== Stored data entries ==
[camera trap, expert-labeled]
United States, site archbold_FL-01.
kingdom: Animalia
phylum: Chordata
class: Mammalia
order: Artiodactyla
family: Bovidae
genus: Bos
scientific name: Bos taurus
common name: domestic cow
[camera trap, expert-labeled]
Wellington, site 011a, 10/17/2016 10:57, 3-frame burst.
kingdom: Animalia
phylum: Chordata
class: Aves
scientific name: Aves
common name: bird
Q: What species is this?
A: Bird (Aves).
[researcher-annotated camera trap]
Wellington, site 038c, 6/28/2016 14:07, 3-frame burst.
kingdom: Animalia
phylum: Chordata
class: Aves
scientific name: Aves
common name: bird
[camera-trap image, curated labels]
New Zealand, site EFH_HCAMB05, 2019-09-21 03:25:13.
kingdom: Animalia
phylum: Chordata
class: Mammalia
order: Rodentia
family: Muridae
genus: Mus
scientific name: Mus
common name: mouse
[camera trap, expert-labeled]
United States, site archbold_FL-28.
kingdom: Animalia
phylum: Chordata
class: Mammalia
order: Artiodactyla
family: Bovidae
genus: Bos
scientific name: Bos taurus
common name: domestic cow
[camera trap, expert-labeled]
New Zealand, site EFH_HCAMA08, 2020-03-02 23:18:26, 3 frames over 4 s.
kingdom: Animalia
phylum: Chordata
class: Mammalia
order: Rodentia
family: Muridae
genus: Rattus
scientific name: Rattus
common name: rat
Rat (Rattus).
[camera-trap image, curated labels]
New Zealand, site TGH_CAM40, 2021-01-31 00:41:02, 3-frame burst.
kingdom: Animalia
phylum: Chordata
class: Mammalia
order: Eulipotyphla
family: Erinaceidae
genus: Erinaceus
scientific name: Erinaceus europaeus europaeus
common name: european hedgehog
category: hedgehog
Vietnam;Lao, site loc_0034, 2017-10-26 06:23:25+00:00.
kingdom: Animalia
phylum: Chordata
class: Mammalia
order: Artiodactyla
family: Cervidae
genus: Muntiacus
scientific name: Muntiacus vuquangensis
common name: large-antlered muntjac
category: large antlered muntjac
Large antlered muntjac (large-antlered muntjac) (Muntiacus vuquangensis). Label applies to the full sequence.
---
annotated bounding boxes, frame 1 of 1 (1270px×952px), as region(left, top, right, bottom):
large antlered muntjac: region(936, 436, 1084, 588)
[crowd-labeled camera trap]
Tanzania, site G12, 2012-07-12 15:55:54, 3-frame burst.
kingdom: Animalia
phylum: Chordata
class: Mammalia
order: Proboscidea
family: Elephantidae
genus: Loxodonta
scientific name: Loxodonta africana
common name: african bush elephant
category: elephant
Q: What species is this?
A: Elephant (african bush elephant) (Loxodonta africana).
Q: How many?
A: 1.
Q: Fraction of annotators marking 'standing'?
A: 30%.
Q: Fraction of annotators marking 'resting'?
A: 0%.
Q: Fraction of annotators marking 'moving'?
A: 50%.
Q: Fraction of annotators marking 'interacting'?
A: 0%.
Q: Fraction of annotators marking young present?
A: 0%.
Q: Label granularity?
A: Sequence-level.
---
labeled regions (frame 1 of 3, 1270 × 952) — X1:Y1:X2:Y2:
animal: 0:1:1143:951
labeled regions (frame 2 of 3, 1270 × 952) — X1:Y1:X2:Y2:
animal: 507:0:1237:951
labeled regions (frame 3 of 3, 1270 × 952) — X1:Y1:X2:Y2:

== THE TASK ==
Set the data down again in full, exactly as given.

== RESPONSE ==
[camera trap, expert-labeled]
United States, site archbold_FL-01.
kingdom: Animalia
phylum: Chordata
class: Mammalia
order: Artiodactyla
family: Bovidae
genus: Bos
scientific name: Bos taurus
common name: domestic cow
[camera trap, expert-labeled]
Wellington, site 011a, 10/17/2016 10:57, 3-frame burst.
kingdom: Animalia
phylum: Chordata
class: Aves
scientific name: Aves
common name: bird
Q: What species is this?
A: Bird (Aves).
[researcher-annotated camera trap]
Wellington, site 038c, 6/28/2016 14:07, 3-frame burst.
kingdom: Animalia
phylum: Chordata
class: Aves
scientific name: Aves
common name: bird
[camera-trap image, curated labels]
New Zealand, site EFH_HCAMB05, 2019-09-21 03:25:13.
kingdom: Animalia
phylum: Chordata
class: Mammalia
order: Rodentia
family: Muridae
genus: Mus
scientific name: Mus
common name: mouse
[camera trap, expert-labeled]
United States, site archbold_FL-28.
kingdom: Animalia
phylum: Chordata
class: Mammalia
order: Artiodactyla
family: Bovidae
genus: Bos
scientific name: Bos taurus
common name: domestic cow
[camera trap, expert-labeled]
New Zealand, site EFH_HCAMA08, 2020-03-02 23:18:26, 3 frames over 4 s.
kingdom: Animalia
phylum: Chordata
class: Mammalia
order: Rodentia
family: Muridae
genus: Rattus
scientific name: Rattus
common name: rat
Rat (Rattus).
[camera-trap image, curated labels]
New Zealand, site TGH_CAM40, 2021-01-31 00:41:02, 3-frame burst.
kingdom: Animalia
phylum: Chordata
class: Mammalia
order: Eulipotyphla
family: Erinaceidae
genus: Erinaceus
scientific name: Erinaceus europaeus europaeus
common name: european hedgehog
category: hedgehog
Vietnam;Lao, site loc_0034, 2017-10-26 06:23:25+00:00.
kingdom: Animalia
phylum: Chordata
class: Mammalia
order: Artiodactyla
family: Cervidae
genus: Muntiacus
scientific name: Muntiacus vuquangensis
common name: large-antlered muntjac
category: large antlered muntjac
Large antlered muntjac (large-antlered muntjac) (Muntiacus vuquangensis). Label applies to the full sequence.
---
annotated bounding boxes, frame 1 of 1 (1270px×952px), as region(left, top, right, bottom):
large antlered muntjac: region(936, 436, 1084, 588)
[crowd-labeled camera trap]
Tanzania, site G12, 2012-07-12 15:55:54, 3-frame burst.
kingdom: Animalia
phylum: Chordata
class: Mammalia
order: Proboscidea
family: Elephantidae
genus: Loxodonta
scientific name: Loxodonta africana
common name: african bush elephant
category: elephant
Q: What species is this?
A: Elephant (african bush elephant) (Loxodonta africana).
Q: How many?
A: 1.
Q: Fraction of annotators marking 'standing'?
A: 30%.
Q: Fraction of annotators marking 'resting'?
A: 0%.
Q: Fraction of annotators marking 'moving'?
A: 50%.
Q: Fraction of annotators marking 'interacting'?
A: 0%.
Q: Fraction of annotators marking young present?
A: 0%.
Q: Label granularity?
A: Sequence-level.
---
labeled regions (frame 1 of 3, 1270 × 952) — X1:Y1:X2:Y2:
animal: 0:1:1143:951
labeled regions (frame 2 of 3, 1270 × 952) — X1:Y1:X2:Y2:
animal: 507:0:1237:951
labeled regions (frame 3 of 3, 1270 × 952) — X1:Y1:X2:Y2:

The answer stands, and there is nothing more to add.